You’ve spoken a lot about the last decade of artistic production. 9/11 seems to be an important historical anchor for the show. Do you see 9/11 as the end of a particular era, as some theorists do? Is this date important because you think ideology has changed since then– or art, or both? The concept of the “end of history” seems relevant here.

DR: I don’t want the dates to be too historically present here, but the milestones of the chronology of the show is first, the fall of Berlin Wall in 1989, and the events of 9/11 at the other end. The fall of the Wall and the subsequent collapse of the USSR created a mythology that we were living at the end of history, as in Fukuyama’s essay celebrating the triumph of liberal democracy and putting forth the idea that we would all consequently live in some state of ahistorical bliss. This was the dominant mood of the 1990s in the West until 9/11, the day we woke up and realized that history has not come to an end, and that we are always going to be its subjects and subjected to it. The results of that particular moment continue to this day and created a dark period in world history.

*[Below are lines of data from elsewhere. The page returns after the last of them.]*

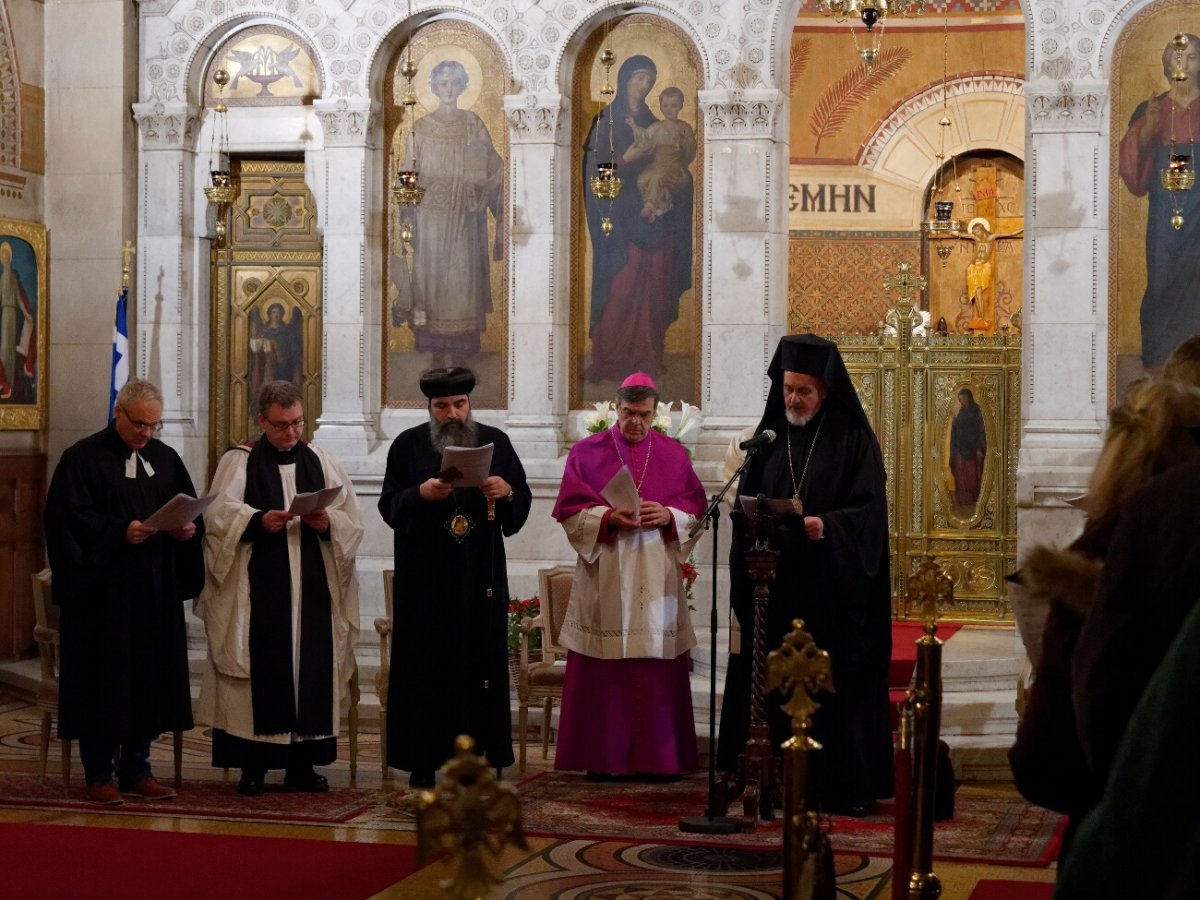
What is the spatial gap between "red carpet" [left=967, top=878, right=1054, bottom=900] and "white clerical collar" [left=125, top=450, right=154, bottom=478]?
429 centimetres

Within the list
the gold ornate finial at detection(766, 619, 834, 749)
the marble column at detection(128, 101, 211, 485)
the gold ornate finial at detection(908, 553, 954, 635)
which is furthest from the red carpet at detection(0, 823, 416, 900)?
the marble column at detection(128, 101, 211, 485)

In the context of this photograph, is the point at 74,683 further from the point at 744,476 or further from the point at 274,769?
the point at 744,476

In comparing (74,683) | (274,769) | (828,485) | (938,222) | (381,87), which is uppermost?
(381,87)

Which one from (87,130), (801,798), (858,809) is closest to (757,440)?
(858,809)

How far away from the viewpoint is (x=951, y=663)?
391 inches

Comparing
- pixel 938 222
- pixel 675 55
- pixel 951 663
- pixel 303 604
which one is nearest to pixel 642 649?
pixel 303 604

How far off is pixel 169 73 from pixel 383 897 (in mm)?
8426

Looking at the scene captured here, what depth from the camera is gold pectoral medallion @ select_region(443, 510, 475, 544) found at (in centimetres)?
796

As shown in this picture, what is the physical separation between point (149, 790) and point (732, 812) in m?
2.69

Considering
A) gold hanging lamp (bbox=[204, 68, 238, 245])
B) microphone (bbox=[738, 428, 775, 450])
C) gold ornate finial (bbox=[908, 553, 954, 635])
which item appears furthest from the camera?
gold hanging lamp (bbox=[204, 68, 238, 245])

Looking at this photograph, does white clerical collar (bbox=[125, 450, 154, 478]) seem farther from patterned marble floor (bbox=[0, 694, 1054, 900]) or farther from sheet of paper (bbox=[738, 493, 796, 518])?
sheet of paper (bbox=[738, 493, 796, 518])

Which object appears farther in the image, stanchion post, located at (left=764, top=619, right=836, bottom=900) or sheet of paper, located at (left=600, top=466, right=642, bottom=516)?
sheet of paper, located at (left=600, top=466, right=642, bottom=516)

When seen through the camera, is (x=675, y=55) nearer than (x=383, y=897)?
No

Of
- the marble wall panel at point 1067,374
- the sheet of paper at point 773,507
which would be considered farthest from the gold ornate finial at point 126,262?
the sheet of paper at point 773,507
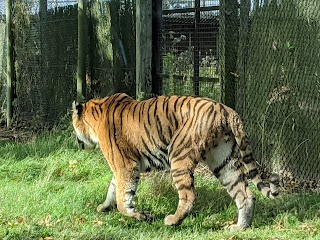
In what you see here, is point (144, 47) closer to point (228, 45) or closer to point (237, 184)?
point (228, 45)

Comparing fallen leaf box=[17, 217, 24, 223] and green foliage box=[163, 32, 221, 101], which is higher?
green foliage box=[163, 32, 221, 101]

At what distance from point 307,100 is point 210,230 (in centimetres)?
228

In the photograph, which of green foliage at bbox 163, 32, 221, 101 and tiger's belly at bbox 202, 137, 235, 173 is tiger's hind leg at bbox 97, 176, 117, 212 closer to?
tiger's belly at bbox 202, 137, 235, 173

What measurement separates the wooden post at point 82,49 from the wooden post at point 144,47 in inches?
72.4

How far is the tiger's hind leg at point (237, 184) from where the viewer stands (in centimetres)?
600

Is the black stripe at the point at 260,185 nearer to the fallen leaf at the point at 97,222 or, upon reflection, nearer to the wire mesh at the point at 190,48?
the fallen leaf at the point at 97,222

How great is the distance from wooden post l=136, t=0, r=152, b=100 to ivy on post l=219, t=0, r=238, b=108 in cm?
121

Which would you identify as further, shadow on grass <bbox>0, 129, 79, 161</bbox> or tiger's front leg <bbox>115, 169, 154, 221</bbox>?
shadow on grass <bbox>0, 129, 79, 161</bbox>

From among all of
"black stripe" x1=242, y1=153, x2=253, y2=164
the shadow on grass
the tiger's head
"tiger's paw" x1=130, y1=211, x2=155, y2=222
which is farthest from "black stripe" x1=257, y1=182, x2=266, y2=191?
the shadow on grass

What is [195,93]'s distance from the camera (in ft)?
27.1

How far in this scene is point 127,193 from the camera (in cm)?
619

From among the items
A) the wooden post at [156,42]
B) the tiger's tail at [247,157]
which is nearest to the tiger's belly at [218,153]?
the tiger's tail at [247,157]

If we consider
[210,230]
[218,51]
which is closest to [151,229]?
[210,230]

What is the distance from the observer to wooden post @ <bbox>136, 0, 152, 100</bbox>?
28.2 ft
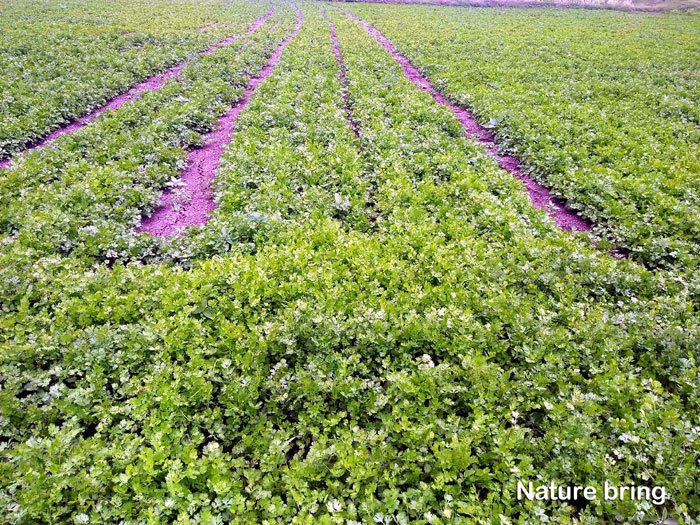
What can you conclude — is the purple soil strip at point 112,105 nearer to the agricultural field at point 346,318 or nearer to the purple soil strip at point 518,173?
the agricultural field at point 346,318

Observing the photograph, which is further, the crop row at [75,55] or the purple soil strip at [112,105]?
the crop row at [75,55]

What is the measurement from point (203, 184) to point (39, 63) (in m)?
15.7

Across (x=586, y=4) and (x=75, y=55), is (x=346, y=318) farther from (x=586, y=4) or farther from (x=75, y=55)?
(x=586, y=4)

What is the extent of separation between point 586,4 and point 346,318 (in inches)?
4287

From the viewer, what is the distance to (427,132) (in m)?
12.2

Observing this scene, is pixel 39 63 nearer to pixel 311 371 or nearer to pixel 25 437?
pixel 25 437

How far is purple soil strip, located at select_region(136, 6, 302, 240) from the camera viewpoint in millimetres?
8812

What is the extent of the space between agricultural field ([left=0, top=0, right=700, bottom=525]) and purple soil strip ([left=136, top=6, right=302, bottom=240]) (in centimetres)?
9

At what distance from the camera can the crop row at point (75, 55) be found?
43.4ft

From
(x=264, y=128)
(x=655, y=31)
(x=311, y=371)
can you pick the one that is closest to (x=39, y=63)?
(x=264, y=128)

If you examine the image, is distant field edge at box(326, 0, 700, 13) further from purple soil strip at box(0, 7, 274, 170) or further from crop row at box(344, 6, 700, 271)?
purple soil strip at box(0, 7, 274, 170)

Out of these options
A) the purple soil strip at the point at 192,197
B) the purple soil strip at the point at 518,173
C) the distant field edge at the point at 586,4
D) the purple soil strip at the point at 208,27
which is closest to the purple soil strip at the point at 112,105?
the purple soil strip at the point at 192,197

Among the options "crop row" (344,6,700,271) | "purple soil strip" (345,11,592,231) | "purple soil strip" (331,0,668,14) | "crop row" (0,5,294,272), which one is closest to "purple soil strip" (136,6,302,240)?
"crop row" (0,5,294,272)

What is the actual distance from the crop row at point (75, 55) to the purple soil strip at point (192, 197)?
19.2 feet
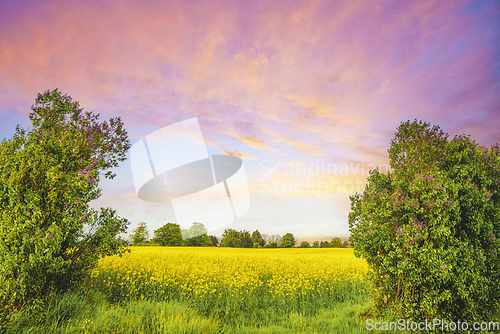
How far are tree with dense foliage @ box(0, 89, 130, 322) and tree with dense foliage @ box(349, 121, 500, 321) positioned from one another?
7540mm

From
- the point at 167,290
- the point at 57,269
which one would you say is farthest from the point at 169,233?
the point at 57,269

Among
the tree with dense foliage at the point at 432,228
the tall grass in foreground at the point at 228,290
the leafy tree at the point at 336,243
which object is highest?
the tree with dense foliage at the point at 432,228

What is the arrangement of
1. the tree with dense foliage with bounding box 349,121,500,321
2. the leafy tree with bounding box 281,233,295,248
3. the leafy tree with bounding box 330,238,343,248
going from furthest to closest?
the leafy tree with bounding box 281,233,295,248
the leafy tree with bounding box 330,238,343,248
the tree with dense foliage with bounding box 349,121,500,321

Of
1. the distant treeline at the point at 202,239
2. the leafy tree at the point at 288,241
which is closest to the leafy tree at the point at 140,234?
the distant treeline at the point at 202,239

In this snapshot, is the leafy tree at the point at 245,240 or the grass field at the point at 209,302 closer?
the grass field at the point at 209,302

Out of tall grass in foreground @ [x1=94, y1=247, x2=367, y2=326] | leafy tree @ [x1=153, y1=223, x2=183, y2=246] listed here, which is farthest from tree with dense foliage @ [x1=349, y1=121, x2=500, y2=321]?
leafy tree @ [x1=153, y1=223, x2=183, y2=246]

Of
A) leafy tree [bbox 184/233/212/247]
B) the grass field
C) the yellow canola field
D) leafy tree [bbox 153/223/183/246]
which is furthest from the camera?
leafy tree [bbox 184/233/212/247]

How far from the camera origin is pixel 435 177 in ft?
23.3

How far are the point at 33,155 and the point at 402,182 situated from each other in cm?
1011

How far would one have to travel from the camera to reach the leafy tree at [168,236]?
182 ft

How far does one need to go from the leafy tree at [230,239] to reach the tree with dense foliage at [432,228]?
61668 millimetres

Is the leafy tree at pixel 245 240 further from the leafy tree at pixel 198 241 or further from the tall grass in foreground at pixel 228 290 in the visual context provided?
the tall grass in foreground at pixel 228 290

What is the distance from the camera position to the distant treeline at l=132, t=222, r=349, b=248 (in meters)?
55.9

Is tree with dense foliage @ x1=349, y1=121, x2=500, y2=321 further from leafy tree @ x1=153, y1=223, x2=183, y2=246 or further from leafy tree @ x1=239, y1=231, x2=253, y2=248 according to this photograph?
leafy tree @ x1=239, y1=231, x2=253, y2=248
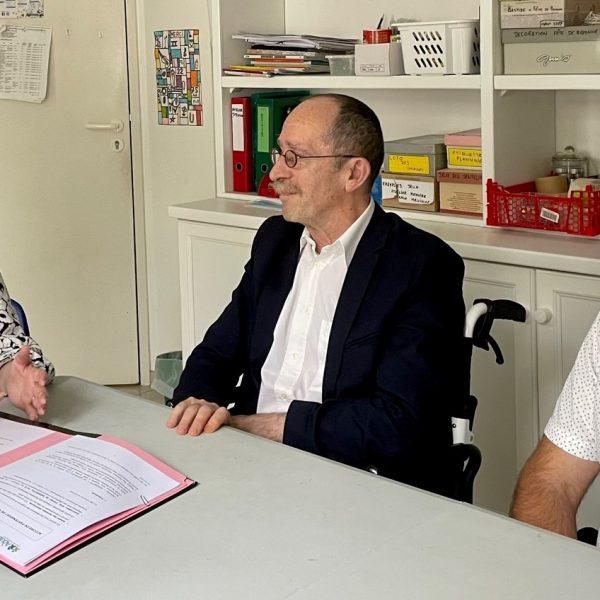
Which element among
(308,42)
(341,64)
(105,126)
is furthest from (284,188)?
(105,126)

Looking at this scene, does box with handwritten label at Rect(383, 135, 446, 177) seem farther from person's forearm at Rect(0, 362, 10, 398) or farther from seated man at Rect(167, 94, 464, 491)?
person's forearm at Rect(0, 362, 10, 398)

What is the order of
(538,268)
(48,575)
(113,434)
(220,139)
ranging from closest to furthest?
(48,575) < (113,434) < (538,268) < (220,139)

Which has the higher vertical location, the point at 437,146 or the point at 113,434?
the point at 437,146

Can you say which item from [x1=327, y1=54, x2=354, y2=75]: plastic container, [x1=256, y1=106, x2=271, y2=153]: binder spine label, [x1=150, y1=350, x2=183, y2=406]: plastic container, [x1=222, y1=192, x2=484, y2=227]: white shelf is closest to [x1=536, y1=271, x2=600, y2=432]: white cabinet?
[x1=222, y1=192, x2=484, y2=227]: white shelf

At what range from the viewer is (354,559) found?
138cm

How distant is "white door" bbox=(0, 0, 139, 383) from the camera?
432cm

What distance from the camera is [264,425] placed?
216cm

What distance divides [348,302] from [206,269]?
4.81 feet

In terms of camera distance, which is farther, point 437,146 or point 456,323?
point 437,146

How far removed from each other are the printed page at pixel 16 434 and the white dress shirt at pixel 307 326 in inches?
23.3

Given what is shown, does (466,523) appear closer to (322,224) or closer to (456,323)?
(456,323)

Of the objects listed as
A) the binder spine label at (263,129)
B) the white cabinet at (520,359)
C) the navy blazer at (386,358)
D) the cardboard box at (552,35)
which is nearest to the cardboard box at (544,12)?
the cardboard box at (552,35)

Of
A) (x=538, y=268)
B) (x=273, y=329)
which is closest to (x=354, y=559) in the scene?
(x=273, y=329)

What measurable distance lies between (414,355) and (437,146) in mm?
1240
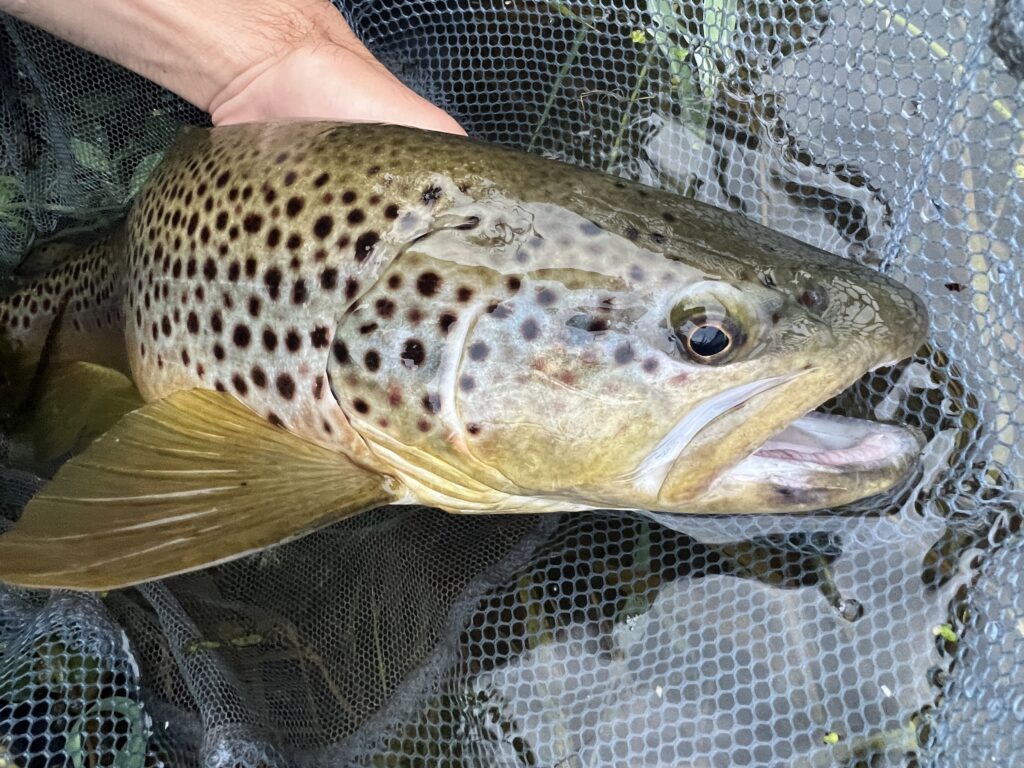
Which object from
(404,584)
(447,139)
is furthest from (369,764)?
(447,139)

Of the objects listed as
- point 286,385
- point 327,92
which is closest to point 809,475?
point 286,385

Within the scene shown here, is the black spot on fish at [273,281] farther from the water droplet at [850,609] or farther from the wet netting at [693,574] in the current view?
the water droplet at [850,609]

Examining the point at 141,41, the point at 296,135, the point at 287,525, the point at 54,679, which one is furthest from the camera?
the point at 141,41

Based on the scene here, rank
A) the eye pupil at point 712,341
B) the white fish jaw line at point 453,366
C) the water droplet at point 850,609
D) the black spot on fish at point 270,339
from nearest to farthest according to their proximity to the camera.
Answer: the eye pupil at point 712,341
the white fish jaw line at point 453,366
the black spot on fish at point 270,339
the water droplet at point 850,609

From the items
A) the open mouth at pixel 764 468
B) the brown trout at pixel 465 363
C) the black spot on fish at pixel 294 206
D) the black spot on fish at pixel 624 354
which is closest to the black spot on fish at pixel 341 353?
the brown trout at pixel 465 363

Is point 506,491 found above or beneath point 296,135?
beneath

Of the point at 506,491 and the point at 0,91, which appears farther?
the point at 0,91

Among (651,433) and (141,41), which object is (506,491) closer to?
(651,433)

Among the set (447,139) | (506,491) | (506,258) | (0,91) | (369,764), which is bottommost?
(369,764)
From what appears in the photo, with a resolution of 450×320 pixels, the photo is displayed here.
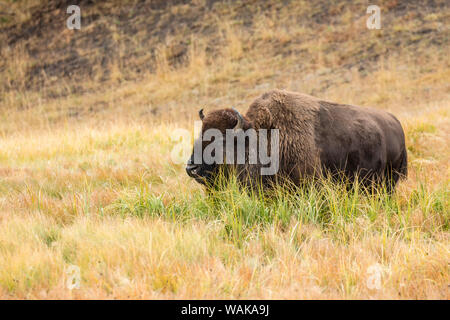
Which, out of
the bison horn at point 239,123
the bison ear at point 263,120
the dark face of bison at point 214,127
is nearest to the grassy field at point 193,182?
the dark face of bison at point 214,127

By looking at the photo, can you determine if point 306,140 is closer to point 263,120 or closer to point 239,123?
point 263,120

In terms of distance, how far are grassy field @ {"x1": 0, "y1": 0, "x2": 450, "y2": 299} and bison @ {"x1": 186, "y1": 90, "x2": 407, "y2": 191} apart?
12.1 inches

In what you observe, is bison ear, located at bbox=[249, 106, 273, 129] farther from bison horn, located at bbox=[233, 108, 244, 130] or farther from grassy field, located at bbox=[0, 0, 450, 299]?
grassy field, located at bbox=[0, 0, 450, 299]

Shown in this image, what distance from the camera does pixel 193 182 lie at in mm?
6156

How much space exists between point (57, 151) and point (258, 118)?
4803 millimetres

I’m thinking of the moment back in 2003 when around the world millions and millions of people took to the streets to protest impending invasion of Iraq, and the invasion happened within a few weeks nonetheless. Right then and there maybe a lot of artists thought to themselves, “I don’t want to live in this present.” They might rather look back, though not necessarily to any kind of golden age. This is completely hypothesis on my part, but it provides a bit core argument of the show in terms of explaining the return to history among artists. This wasn’t an intense interest in the dominant artists of the 1990s; for Matthew Barney, the relational aesthetics artists, and so forth, history was not such a big deal. Today it is much more so, and this has to do in part with the realization that the past is not such a distant country.